Par contre, j'ai une cafetière. Mais attention, le modèle de base. A filtres. J'ai un grille pain, un four (à chaleur tournante et pyrolise, quand même, parce que bon, pour la pâtisserie c'est quand même nettement mieux), un micro-onde, un mini congélateur et un petit frigidaire. Et mon grand luxe dans mon nouvel appartement, c'est que j'ai une plaque de cuisson à gaz. Et ça c'est le bonheur. J'ai un chinois, une maryse depuis 2 semaines (avant, je savais même pas à quoi ça servait), un jeu de casseroles (5, mais 3 suffisent amplement), 2 poêles (une petite, c'est très pratique), deux cocottes-minutes (de récup toutes les 2, et la grande reste à la cave). Et deux galetières (enfin, une galetière et une crèpière), je peux pas travailler si je les ai pas en cuisine, je suis un fétichiste des crêpes. Et on m'a offert un cuiseur à riz, ça a changé ma vie (beaucoup plus que le micro-onde).
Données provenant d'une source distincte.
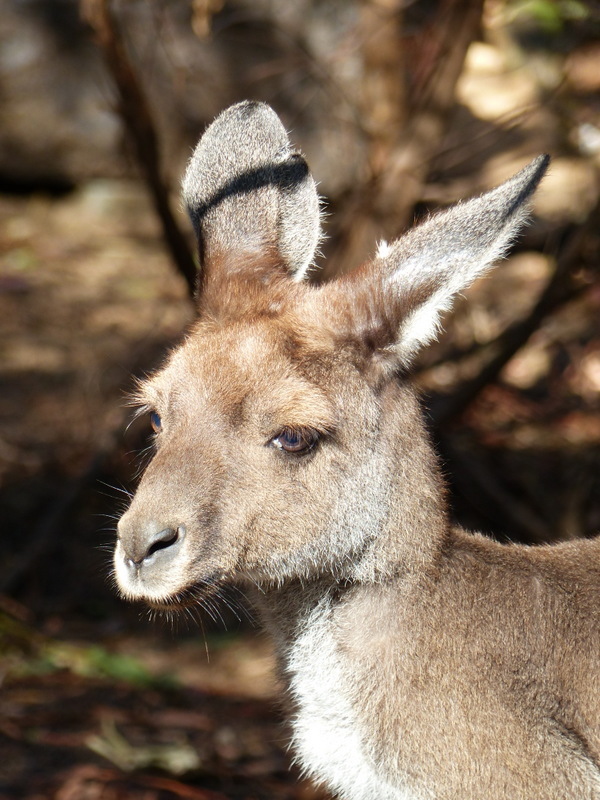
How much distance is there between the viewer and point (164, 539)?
122 inches

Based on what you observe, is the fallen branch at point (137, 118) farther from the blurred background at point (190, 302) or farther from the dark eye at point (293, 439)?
the dark eye at point (293, 439)

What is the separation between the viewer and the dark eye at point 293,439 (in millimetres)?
3328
Ah si, je suis fier de mes couteaux, en particulier ceux que j'ai ramenés du Japon. Il faudra que je les prenne en photo un jour, surtout mon couteau à pâtes (mon plus grand luxe : je l'ai acheté mais il ne me sert à rien). Parce que des bons couteaux, ça change énormément de choses.

Et mon rêve, ça serait d'avoir une mandoline. Non, correction. Si j'ai le choix, je préfère avoir un marbre, pour pouvoir essayer la confiserie, avec une belle bassine en cuivre. Quand j'étais petit, je regardais travailler un confiseur artisanal tous les étés, et c'est resté un rêve de gosse.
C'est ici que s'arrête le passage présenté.